Professor Niki Kuckes discusses Rhode Island ruling that affidavits or expert testimony supporting counsel fee motion must come from lawyer not involved in case.
From Rhode Island Lawyers Weekly: “Bar: ruling on fee motions to add expense, complexity” by Sheri Qualters
July 20, 2016: A recent state Supreme Court decision finding that affidavits or testimony supporting counsel fee motions should come from a Rhode Island bar member who is not part of the case brings clarity and consistency to the process but also makes it more costly and complicated, practitioners say.

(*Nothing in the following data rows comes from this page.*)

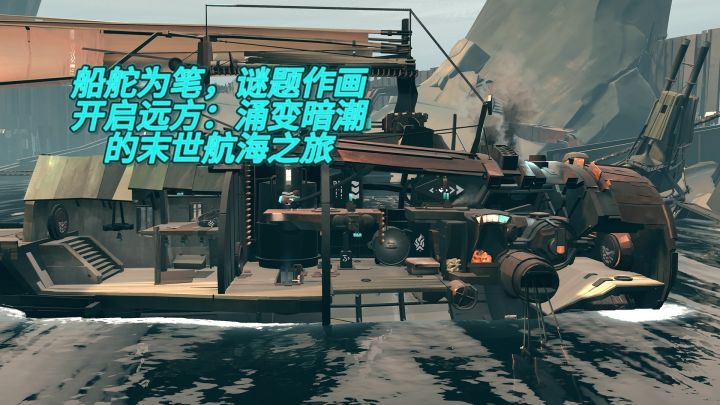 船舵为笔，谜题作画开启，远方：涌变暗潮的末世航海之旅截图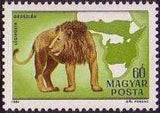 Hungary 1981 Airmails - Kalman Kittenberger-Stamps-Hungary-StampPhenom
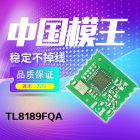 网卡模块 WiFi模块 无线RTL8189FTV模块方案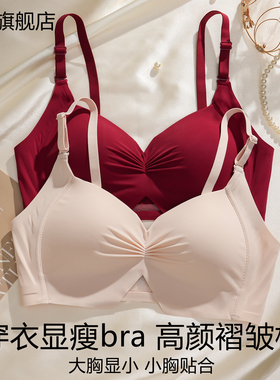 大胸显小胸内衣女薄款无痕红色本命年套装收副乳防下垂聚拢文胸罩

The Supreme Court vacated Superior Court Judge Bennett R. Gallo’s decision to award plaintiff Tri-Town Construction Co. $43,227.25 in attorneys’ fees in a case involving a loan for a real estate development deal. In remanding the plaintiff’s case against developer Commerce Park Associates 12 LL and manager Nicholas E. Cambio, the court directed Gallo to consider the testimony or affidavit of an independent lawyer about the reasonableness and necessity of Tri-Town’s fees.
[…] The opinion, which cites Florida and Vermont case law, places Rhode Island on the restrictive end of the spectrum in terms of how much leeway judges have to evaluate fee applications, said Niki Kuckes, a professor at Roger Williams University School of Law who has studied counsel fees.

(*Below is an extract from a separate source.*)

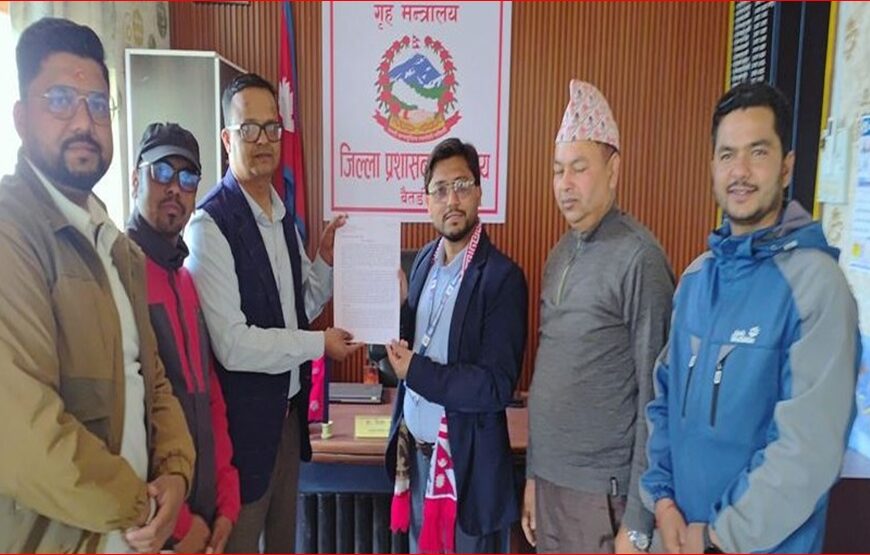 बैतडीका खानी सञ्चालनमा ढिलाइप्रति सरोकारवालाको ध्यानाकर्षण, प्रधानमन्त्रीलाई ज्ञापनपत्र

Litigants would not need expert testimony in a comparable case in Rhode Island federal court, according to 1st U.S. Circuit Court of Appeals standards, she said.
“Rhode Island has taken the view that that’s not proper for the judge to bring his or her own expertise to bear,” Kuckes said. “Other jurisdictions say it is proper.”

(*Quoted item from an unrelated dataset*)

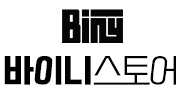 바이니 탁상용 선풍기 무선 미니 저소음 소형 사무실 책상 데스크 캠핑 BLDC USB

[…] The requirement for an expert opinion about a fee application increases the likelihood that an opposing party will hire its own expert to weigh in, which would add an additional layer of complexity to the process, Kuckes said.
“[The rule] is not appropriate to every occasion in which fees are sought. It can be appropriate for a very large, complex case that spans a number of years, but not necessarily for a small, routine contract dispute,” she said.